Like the forensic science technician at the beginning of Exhibit A, we can believe that absolute truth exists without making any kind of pretense as to our ability to access it. Instead, our fear of the “relativism” boogeyman caused a reaction that betrayed what Smith calls a “theological tic that characterizes contemporary North American Christianity—namely, an evasion of contingency and a suppression of creaturehood.” In our enthusiasm to defend truth, we have denied a doctrine at the heart of our faith: that we are finite, sin-corrupted creatures with senses and intellect that are both inherently limited by our creatureliness and marred by the introduction of sin into the world.

It is Christians that have the greatest justification for recognizing that our perspectives are limited, our communities suffer from generational and structural biases, and there is therefore no universal basis for evaluating our environments. We know that sin has infected our own minds and hearts, our institutions, and our own creative work in the world. We also center our communities and lives around truths that require the regenerating work of the Holy Spirit to believe. Rather than remaining fearful of the ever-decaying belief in objective means of assessing reality, the church has an opportunity to welcome those who are searching for a community to provide its own narrative, background, and constitutive elements that give members identity and truth.

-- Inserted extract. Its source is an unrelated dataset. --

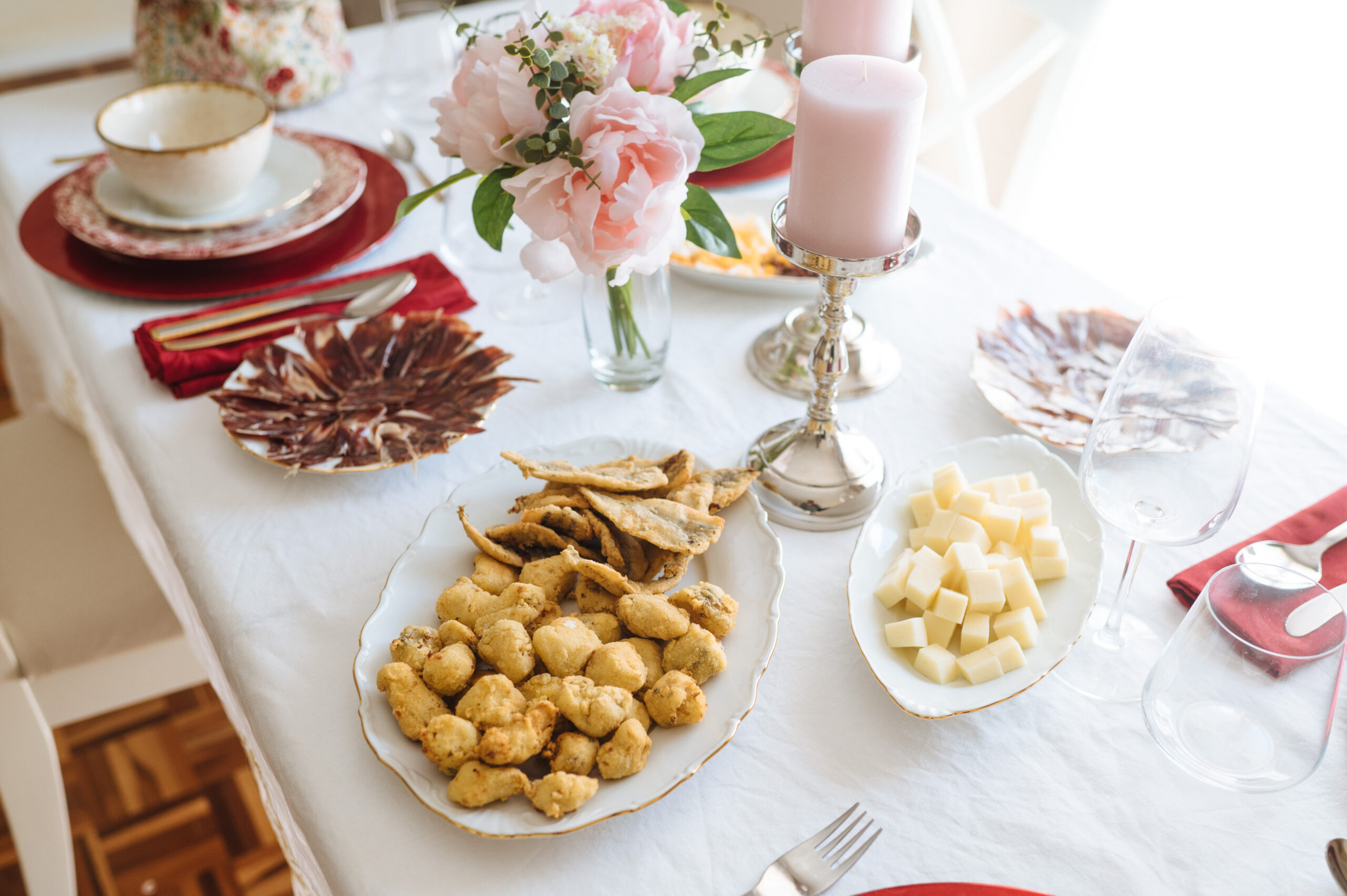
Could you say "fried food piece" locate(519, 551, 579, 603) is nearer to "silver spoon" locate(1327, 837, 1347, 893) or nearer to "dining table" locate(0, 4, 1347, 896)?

Exhibit A is a little bit like a faith deconstruction: what seemed so simple and straightforward is more complicated than we were led to believe, we feel betrayed by the authority figures who insisted that we stop asking questions, and at the end of all the questioning, we’re left without solid ground to stand on. After years of an education bent on inscribing loyalty in our hearts to a certain all-powerful force, we find that it is just as fallible and finite as everything else in the world. It may be hard for longtime believers to feel the weight of this disturbance.

After that rug has been pulled out from under people’s feet, our impulse is likely to reassure them with another promise of an uncomplicated and universally accessible means to determining truth. We want to soothe our troubled souls with promises that truth is easily grasped, unhindered by neither sin nor finitude. Yet Exhibit A’s starting line might be a good place for us to start: universal truth is out there, but we are kidding ourselves if we think we have the power to get it right every time.

Exhibit A is just one example of storytelling that reinforces for my generation that we cannot trust our own evaluations and judgments, that we can be easily deceived, and that “hard facts” can lead us astray. What initially appears to be a frighteningly strange new world where our old apologetics tactics fall short, can actually be a wonderful opportunity for faith to grow in churches: storytelling communities that use particular narratives, practices, and norms to instill in us a truth that could not be reached by reason alone.